Top of COLLECTED MATERIAL

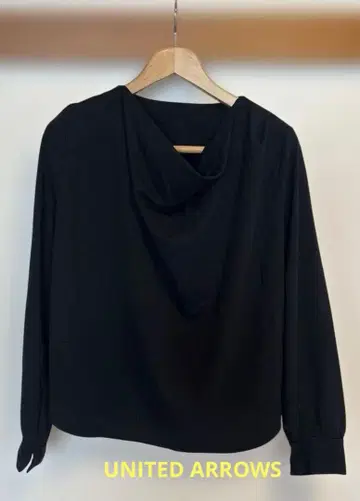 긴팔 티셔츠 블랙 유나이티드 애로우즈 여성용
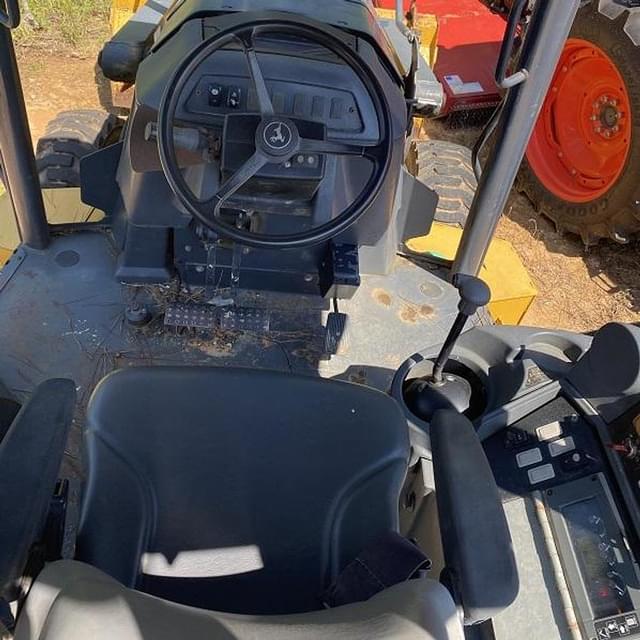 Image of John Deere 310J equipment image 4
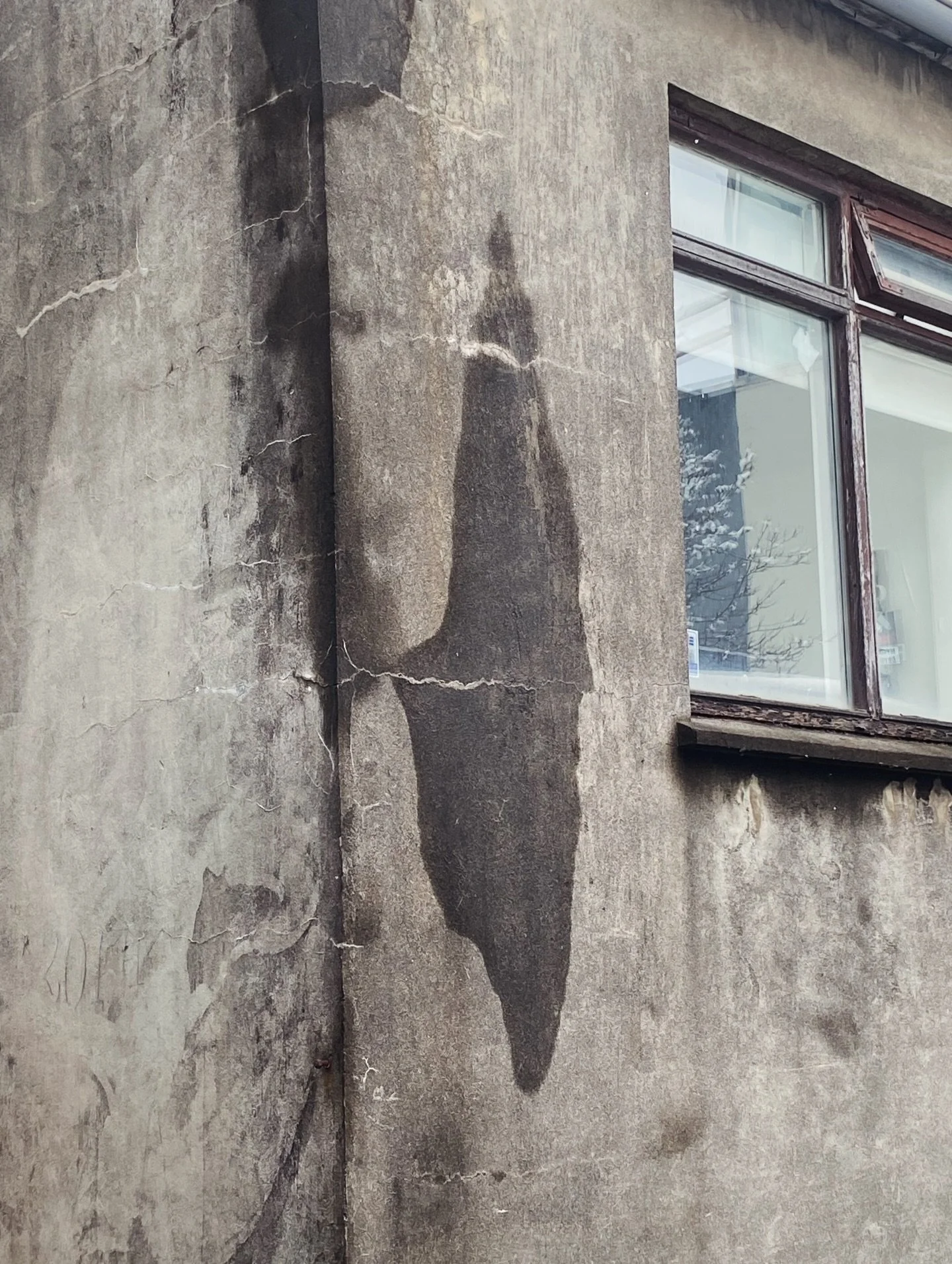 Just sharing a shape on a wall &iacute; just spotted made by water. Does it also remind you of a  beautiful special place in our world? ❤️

Bottom of COLLECTED MATERIAL

WHAT IS BEING ASKED: In the data above, find the line containing "Image of John Deere 310J equipment image 4"; from there, please write out each line through the end, exactly, with the pictures omitted.

YOUR SOLUTION:
 Image of John Deere 310J equipment image 4
 Just sharing a shape on a wall &iacute; just spotted made by water. Does it also remind you of a  beautiful special place in our world? ❤️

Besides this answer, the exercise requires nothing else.